Well, just when I thought it was not possible, Shaun Donovan, Secretary of Housing and Urban Development, said that the housing market's July woes were "worse than expected" and that the administration may support a new homebuyer tax credit.
In an interview on CNN, Donovan said the administration is "concerned" about the direction the housing market has taken. He defended the Obama administration's record on supporting the housing market, despite new signs that the market is still in a downward spiral. Donovan did not rule out a further homebuyer tax credit to support the market. Congress passed a homebuyer tax credit to support first-time buyers. The credit has now expired.
While the statistics show that the housing market was recovering late last year and into early spring, once the current tax credits expired in April, the market went back to its downward trend. I based that on the data put out by the National Association of REALTORS® (see below) showing a marked decrease in sales and a corresponding increase in home on the market.

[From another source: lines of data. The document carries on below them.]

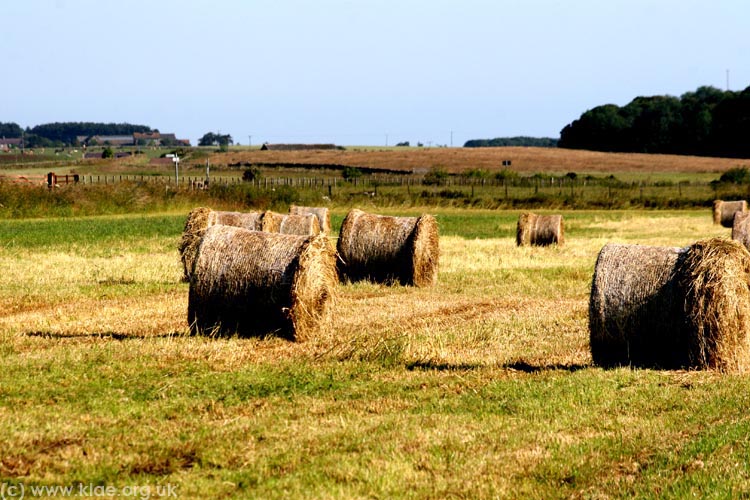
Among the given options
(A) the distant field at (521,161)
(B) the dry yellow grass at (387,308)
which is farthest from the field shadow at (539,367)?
(A) the distant field at (521,161)

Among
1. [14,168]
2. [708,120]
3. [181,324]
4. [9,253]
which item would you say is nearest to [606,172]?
[708,120]

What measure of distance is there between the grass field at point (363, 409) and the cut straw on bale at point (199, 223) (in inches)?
87.0

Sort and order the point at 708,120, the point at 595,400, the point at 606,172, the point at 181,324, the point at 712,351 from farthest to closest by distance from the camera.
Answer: the point at 708,120 → the point at 606,172 → the point at 181,324 → the point at 712,351 → the point at 595,400

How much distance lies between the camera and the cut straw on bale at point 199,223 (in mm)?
18828

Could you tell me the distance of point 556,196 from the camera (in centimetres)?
5691

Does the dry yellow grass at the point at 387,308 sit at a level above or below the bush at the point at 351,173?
below

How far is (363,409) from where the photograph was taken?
9469 millimetres

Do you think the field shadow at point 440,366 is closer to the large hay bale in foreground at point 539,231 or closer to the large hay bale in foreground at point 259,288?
the large hay bale in foreground at point 259,288

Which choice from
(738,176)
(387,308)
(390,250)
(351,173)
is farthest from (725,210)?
(351,173)

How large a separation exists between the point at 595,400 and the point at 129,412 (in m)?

What I find interesting about the data is that the November 2009 tax credit had a greater impact than the April 2010 tax credit. I suspect if the government does a third round of credits that the impact will be less than the earlier two credits. I'm also waiting to see August's data as one month does not make a trend.
While the Federal Tax Credits may have stalled the free-fall of the housing market, I'm not convinced that they brought that many new buyers into the market or that the sales of entry-level homes resulted in an increase in sales of move-up homes as many of the buyers cashing in on the tax credit purchased foreclosures and short sales.
Further, many people who would like to purchase a home cannot do so because of the extremely tightened mortgage underwriting guidelines so until we loosen those standards just a little I don't expect to see a rash of new homebuyers coming into the market.
It will be interesting to see which position the administration and NAR takes on this issue.